EECS351 STEM SEPARATION
Revisting ICA
Fast ICA was an approach we explored early in the project but chose to abandon. It quickly became clear that although ICA works well in the case that your audio sources generate distinct mixes, in the case of stereo music audio files, it would not be possible to separate more than two instruments from a standard mix of the stems. In the case of three stem mixes, it would be impossible as the sources would be underdetermined. Given the results of HPSS via the machine learning algorithm, a new opportunity arose to be able to manipulate the harmonic and percussive separations such that using ICA would no longer be undetermined.
The goal of ICA is to transform components to a representation such that they are as statistically independent as possible. In our analysis, we used a fast ICA implementation provided by Brian Moore in the “PCA and ICA Package” add-on for Matlab. Moore developed three slightly different algorithms.
Two of the algorithms (fastICA negentropy and kurtosis) differ only by the measurements of nongaussianity. One uses a simple estimate for negentropy, which is a normalized differential entropy function. Negentropy is a measure of nongaussianity. A single independent component can then be projected by finding a single direction which maximizes negentropy. Kurtosis is the other measure used to evaluate gaussian density. These two algorithms are also iterative.
The third algorithm is Kurtosis Maximization ICA (kICA). This algorithm differs in that it whitens the input data to a higher order, and maps fourth order statistics to estimate the direction of kurtosis. The code for this max-kurtosis is only a few lines, is not iterative, and often scored the highest evaluations on its source estimations. All three algorithms use eigenvectors of gaussian projections to estimate the direction to decompose the mixes.
To establish a baseline on performance, evaluations were made using the Music Delta - Beatles stem data to generate independent left channel only, right channel only, and mono stem mixes via a random mixing matrix. Although kICA had good evaluation metrics, both fastICA’s had poor SDR SIR and SAR evaluations estimating vocal and bass stems.
Given the evaluations had nearly identical results when evaluating a single channel at a time or a mono mix, we determined there should be no qualitative difference between working with a single channel alone or a mono mixture. We then moved on to try using the machine learning DNN harmonic and percussive separations on the left channel to produce two additional independent mixtures to accompany the standard unweighted mixture. This was another preliminary baseline, as it was not likely this attempt would have poor results, because the harmonic separation would not have any independent control between the bass and vocals.

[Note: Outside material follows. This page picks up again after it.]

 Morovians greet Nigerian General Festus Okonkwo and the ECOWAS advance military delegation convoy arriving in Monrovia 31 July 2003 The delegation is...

A side effect of our ML algorithm was the length of the estimated harmonic and percussive stem was 95,409 samples less than the original data. This truncating within the neural net was likely due to windowing. An interesting accidental feeding of mixtures of two different lengths into the ICA algorithm produced an echo that was qualitatively observable in the vocals. Evaluations were then made by truncating the ground truth mix to the size of the randomly mixed harmonic and percussive separations, another tuning that randomly produced matrix, and lastly augmenting the size of the tuned harmonic and percussive separations mixtures to the size of the original ground truth mixtures. To its detriment, SDR SIR and SAR evaluated the mismatched sized vectors that exhibited an echo in the vocals markedly better than all but the augmented HPSS mixtures. This speaks to the discrepancy between the SDR SIR and SAR evaluations and what sounds good to the human ear. When truncating the ground truth mixes to the size of the harmonic and percussive stems, the estimated stems also exhibited a significant reduction in magnitude in comparison to their ground truth counterparts and the estimated stems that did not involve truncating the ground truth mix.
It’s possible ICA could be conducted successfully using only the left and right channels without any alterations, if under the right conditions, ie. due to the stereo panning of instruments, the use of multiple microphones positioned at different distances from one or multiple sources, a pronounced stereo image etc. Because the masking process done by the NN is a non-linear process, it seemed worth while exploring if the idiosyncratic differences between the left and right channels of the stems could produce enough independence in the HPSS results of left verse right channel for ICA to decompose the mixes with any success.
Starting with the ground truth baseline, ICA made estimations using the left and right channels of the vocal and bass mix as individual mixtures. The results were rather poor across all the metrics for each ICA algorithm. Qualitatively, each algorithm had essentially the same estimations. One stem sounded virtually identical to the vocal bass mixture without any source extracted, and the other stem sounded garbled, heavily distorted, thin, and attenuated. Due to DFT’s taken on these data previously, this input was anticipated to be underdetermined due to the minimal differences between the left and right channel of the vocals and the bass stereo channels being identical.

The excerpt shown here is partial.